You can save a dog's life
I was pulling up to a gas station a few days ago to get my usual morning necessities -- watermelon gum and coffee -- when I noticed something new to the scene. I was greeted by the cutest little dog I'd seen since I left my house early that morning.
Rough and snaggly, this white haired doggie with a bit of a pug/shih tzu like face was just as sweet as he could be as he stood at the front door of the store waiting for someone to notice him. I entered the store, trying to ignore the fate of this dog I knew was likely inevitable.
"You probably need to call animal control," the gentleman in front of me told the store clerk.
The clerk nonchalantly agreed. It happens all the time, I guess.
Drop offs. Extras. We can no longer feed you so we'll just drop you off kind-of-beings.
Last week, I met another one. She had just had babies, but they weren't with her. The basset hound lab mix, apparently named Daisy, had such an upbeat way about her that you almost wouldn't know her ribs were protruding from her body, she probably hadn't eaten in days. That is, if you couldn't see her. I came as close as I ever have to taking a stray home with me but I feared she might be aggressive toward other dogs, having just been "separated" from her babies and all.
This is nothing new around here or other small towns. It happens all the time, I guess. But it nonetheless burns me up every time.
Earlier this summer I came home to the devastating news that my terms that my Lizzie had been taken from me. I was out of town and fireworks scared her away from her baby sitter's house.
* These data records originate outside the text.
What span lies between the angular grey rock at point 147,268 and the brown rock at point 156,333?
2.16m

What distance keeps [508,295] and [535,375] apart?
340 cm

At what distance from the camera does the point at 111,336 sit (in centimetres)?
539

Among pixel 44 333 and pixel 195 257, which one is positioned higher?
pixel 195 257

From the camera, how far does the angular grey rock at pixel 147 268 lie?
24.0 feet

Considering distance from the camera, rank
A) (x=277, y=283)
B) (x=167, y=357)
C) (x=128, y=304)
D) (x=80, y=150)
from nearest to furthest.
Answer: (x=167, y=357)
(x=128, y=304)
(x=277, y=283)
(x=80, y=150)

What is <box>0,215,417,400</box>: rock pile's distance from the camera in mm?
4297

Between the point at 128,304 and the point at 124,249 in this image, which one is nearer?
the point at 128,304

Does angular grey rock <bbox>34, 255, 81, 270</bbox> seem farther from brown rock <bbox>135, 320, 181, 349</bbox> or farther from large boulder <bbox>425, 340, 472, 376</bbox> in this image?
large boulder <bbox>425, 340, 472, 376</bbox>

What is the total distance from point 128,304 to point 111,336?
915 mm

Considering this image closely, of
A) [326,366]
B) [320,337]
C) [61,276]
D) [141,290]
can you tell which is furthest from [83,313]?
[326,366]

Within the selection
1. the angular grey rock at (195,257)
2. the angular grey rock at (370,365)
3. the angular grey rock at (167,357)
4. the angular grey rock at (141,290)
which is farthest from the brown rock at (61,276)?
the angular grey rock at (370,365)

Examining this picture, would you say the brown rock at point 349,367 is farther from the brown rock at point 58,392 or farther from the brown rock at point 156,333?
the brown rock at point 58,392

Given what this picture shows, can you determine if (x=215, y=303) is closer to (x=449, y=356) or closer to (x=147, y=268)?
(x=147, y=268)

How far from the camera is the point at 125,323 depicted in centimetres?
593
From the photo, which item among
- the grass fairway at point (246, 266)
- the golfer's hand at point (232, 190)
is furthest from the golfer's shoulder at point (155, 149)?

She'd been missing for an entire night and day and we were certain she had been unable to defend herself against predators that night.
We were all devastated, completely despondent that our Lizzie was gone.
When we received the call the next evening that she had been found I felt like God had given me another chance to hug our beloved dog and let her know how loved she is.
I'm not sure the gas station dog or Daisy had the same lucky fate as Lizzie.